Expected Beneficial Outcomes

Improved quality of care
Increased access to care
Increased continuity of care
Increased patient engagement
Increased practice of evidence-based medicine
Increased preventive care
Improved care for chronic conditions
Reduced hospital utilization
Increased patient satisfaction

Evidence of Effectiveness

There is strong evidence that medical homes improve health care quality and access to care compared to traditional care (Rosenthal 2008, Homer 2008, van Walraven 2010, Alexander 2012, Hoff 2013). Additional evidence is needed to determine which components of medical homes yield strongest effects (AHRQ-PCMH Resources).

Medical homes increase continuity of care (van Walraven 2010), use of evidence-based medicine (Homer 2008), and patient or family participation in care (Rosenthal 2008, Homer 2008). They also increase preventive care (Alexander 2012) and screening, and improve chronic disease management (Hoff 2013). By proactively monitoring and caring for patients, medical homes can reduce preventable emergency room visits (van Walraven 2010, Hoff 2013) and hospitalizations (Hoff 2013, van Walraven 2010, Alexander 2012).

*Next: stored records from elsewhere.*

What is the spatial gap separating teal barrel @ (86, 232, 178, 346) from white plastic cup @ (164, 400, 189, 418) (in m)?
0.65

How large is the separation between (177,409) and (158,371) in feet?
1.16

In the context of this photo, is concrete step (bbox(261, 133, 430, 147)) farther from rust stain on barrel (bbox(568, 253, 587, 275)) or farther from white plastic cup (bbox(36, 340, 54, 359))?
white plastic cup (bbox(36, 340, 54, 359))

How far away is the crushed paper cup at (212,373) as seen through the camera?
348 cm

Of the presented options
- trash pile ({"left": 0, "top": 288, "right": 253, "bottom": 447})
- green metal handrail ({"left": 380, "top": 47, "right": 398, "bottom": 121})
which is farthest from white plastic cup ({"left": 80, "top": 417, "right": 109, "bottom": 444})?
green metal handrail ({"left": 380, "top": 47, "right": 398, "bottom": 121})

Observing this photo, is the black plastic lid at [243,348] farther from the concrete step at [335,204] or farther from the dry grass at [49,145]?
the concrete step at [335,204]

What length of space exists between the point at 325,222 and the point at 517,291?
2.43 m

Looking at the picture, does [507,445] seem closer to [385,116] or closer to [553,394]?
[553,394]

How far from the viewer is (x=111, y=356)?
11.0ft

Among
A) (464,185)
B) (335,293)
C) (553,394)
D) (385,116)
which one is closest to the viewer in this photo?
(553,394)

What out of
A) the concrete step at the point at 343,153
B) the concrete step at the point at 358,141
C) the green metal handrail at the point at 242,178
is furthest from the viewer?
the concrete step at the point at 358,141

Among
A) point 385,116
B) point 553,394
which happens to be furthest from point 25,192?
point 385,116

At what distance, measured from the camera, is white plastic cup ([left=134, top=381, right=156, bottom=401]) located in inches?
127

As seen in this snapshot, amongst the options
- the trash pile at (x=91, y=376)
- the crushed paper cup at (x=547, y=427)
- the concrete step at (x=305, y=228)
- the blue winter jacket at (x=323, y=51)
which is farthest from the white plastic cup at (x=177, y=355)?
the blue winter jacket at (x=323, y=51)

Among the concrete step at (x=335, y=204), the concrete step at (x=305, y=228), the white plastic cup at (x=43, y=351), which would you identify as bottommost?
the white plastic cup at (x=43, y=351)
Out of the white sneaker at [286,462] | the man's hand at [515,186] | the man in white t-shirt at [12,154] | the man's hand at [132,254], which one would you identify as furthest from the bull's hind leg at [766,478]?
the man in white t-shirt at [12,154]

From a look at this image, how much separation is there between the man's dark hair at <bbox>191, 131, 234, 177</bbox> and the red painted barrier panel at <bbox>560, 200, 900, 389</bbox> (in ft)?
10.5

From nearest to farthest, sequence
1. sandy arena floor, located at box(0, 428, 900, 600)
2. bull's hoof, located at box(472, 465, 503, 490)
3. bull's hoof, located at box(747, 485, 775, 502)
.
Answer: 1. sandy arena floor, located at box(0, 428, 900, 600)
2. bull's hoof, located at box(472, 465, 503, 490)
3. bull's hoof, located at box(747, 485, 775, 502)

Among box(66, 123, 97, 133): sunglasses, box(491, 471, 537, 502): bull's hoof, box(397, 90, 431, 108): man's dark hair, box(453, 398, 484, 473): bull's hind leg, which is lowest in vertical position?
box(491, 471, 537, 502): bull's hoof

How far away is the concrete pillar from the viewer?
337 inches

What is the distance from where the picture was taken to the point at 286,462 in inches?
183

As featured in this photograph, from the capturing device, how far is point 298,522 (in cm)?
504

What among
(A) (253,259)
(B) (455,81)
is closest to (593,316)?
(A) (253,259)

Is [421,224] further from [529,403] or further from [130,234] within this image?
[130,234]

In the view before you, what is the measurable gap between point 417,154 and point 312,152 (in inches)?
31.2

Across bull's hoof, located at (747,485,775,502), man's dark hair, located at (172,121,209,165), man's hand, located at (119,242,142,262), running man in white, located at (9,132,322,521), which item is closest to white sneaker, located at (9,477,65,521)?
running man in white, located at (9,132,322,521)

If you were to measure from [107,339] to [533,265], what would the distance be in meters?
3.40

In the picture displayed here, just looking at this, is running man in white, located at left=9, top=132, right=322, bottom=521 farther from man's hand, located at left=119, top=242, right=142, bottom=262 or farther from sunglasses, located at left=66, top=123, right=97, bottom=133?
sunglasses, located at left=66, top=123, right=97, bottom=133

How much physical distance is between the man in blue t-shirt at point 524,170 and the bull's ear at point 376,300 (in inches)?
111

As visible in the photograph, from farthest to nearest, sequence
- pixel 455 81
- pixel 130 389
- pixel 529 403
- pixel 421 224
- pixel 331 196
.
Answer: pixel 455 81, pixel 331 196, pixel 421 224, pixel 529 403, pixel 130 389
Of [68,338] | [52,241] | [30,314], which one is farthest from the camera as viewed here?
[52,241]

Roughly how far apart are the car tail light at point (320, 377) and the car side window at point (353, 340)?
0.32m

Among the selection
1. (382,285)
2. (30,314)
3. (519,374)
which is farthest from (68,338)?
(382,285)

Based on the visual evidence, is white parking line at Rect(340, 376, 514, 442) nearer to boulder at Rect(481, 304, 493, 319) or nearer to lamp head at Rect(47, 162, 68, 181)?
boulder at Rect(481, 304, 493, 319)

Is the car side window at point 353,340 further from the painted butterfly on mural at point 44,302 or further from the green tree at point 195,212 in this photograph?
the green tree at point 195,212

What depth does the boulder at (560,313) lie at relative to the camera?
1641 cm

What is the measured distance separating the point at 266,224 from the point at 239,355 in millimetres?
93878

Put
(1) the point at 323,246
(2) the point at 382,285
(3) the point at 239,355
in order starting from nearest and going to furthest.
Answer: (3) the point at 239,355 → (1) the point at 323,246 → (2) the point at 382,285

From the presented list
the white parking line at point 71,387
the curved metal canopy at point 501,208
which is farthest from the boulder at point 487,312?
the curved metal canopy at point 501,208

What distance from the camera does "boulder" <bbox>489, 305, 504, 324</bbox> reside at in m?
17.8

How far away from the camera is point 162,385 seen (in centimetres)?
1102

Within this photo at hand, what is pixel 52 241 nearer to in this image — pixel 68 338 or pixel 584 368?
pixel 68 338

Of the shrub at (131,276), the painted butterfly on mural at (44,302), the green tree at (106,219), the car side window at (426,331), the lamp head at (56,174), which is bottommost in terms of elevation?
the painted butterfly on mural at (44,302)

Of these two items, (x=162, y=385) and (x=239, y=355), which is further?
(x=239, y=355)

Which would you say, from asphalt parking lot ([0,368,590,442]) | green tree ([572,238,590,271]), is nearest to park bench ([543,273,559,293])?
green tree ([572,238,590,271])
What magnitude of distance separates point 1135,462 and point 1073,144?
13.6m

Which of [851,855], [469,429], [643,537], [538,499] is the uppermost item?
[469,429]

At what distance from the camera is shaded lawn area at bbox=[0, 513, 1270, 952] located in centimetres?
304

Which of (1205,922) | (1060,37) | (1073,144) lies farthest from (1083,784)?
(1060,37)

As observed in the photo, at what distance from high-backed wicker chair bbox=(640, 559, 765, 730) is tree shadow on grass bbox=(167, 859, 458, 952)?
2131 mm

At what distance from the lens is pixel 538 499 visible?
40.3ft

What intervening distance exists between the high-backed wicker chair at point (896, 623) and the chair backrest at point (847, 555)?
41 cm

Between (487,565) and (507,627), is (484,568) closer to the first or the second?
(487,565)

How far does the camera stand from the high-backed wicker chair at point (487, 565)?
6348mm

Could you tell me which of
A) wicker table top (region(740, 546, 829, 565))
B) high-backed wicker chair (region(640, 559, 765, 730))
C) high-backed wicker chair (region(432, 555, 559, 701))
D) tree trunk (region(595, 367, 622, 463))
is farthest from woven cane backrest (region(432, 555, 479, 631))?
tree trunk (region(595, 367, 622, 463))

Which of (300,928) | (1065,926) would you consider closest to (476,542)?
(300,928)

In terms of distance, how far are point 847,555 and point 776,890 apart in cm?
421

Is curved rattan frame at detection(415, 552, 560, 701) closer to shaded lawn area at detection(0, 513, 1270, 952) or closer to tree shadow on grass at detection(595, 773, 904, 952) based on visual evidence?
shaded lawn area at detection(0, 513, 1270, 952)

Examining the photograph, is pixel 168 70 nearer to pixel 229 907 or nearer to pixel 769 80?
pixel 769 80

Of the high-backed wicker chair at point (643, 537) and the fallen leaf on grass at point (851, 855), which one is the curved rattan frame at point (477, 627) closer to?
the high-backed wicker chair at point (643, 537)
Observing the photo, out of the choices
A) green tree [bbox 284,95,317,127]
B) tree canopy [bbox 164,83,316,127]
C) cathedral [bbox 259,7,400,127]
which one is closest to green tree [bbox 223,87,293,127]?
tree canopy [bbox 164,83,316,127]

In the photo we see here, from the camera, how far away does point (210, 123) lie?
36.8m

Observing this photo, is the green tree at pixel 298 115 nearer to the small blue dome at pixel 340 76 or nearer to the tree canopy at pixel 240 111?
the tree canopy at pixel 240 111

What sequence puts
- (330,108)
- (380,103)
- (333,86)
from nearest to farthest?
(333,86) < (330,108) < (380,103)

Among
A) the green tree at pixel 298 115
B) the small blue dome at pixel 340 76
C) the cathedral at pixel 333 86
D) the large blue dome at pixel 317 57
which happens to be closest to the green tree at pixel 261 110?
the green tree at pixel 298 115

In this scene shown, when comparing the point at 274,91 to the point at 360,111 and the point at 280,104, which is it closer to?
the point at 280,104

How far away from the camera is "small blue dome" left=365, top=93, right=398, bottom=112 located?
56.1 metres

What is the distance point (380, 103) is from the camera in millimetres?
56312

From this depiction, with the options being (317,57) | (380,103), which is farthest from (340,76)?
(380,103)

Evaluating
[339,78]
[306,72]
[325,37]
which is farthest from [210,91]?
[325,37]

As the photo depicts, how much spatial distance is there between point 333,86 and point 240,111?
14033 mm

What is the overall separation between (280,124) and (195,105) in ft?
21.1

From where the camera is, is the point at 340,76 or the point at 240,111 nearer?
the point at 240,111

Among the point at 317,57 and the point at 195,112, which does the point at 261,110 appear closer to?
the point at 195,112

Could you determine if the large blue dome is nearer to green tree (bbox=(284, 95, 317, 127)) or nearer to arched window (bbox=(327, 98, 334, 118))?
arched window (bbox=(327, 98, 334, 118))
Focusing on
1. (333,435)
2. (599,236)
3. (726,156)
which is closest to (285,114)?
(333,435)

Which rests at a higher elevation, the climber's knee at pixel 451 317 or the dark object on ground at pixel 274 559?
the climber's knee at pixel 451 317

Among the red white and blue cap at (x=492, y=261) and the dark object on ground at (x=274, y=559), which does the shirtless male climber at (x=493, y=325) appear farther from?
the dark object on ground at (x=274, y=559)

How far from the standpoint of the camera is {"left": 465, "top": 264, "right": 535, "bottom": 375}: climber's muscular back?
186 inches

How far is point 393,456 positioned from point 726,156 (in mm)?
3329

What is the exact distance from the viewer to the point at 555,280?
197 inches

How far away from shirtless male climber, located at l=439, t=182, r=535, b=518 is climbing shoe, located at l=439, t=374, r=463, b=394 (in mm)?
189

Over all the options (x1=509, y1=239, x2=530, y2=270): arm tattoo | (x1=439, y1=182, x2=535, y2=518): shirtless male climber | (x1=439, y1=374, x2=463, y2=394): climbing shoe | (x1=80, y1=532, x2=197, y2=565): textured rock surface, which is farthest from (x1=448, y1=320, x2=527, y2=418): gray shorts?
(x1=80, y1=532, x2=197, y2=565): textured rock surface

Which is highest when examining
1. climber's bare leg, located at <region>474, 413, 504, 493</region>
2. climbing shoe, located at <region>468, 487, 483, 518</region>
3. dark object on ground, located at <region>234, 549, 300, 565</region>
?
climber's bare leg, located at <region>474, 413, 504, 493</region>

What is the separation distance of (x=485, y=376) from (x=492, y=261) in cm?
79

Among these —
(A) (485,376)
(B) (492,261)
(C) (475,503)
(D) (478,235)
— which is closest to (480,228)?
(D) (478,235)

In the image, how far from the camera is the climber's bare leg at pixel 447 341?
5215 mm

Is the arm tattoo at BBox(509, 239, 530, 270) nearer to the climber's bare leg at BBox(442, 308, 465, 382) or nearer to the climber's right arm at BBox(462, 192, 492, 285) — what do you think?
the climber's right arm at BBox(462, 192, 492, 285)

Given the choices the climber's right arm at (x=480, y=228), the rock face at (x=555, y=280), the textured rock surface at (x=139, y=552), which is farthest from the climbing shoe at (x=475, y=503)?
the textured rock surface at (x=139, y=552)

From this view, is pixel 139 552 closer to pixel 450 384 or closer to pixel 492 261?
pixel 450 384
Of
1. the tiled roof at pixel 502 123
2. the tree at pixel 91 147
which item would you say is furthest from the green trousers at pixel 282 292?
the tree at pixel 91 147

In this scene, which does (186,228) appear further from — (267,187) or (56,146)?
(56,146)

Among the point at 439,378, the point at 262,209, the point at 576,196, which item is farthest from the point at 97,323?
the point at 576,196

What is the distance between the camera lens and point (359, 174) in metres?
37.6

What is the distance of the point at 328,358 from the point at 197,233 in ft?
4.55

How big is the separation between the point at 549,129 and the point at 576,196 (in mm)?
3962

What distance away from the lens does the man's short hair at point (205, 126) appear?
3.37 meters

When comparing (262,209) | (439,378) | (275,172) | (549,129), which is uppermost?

Medical homes appear to increase patient satisfaction (Alexander 2012, van Walraven 2010), and can reduce provider burnout (Hoff 2013). In some circumstances, medical homes may allow patients to access care more quickly and easily than traditional care models (Homer 2008, Christensen 2013, Kern 2013) and may reduce their unmet medical needs (Strickland 2011, O'Malley 2012, Bennedict 2008).

Effects appear strongest for children with special health care needs (Homer 2008) and persons with chronic conditions such as diabetes or mental health needs (Amiel 2011). Medical homes can also reduce emergency visits for asthmatics (Chin 2009, Diedhiou 2010).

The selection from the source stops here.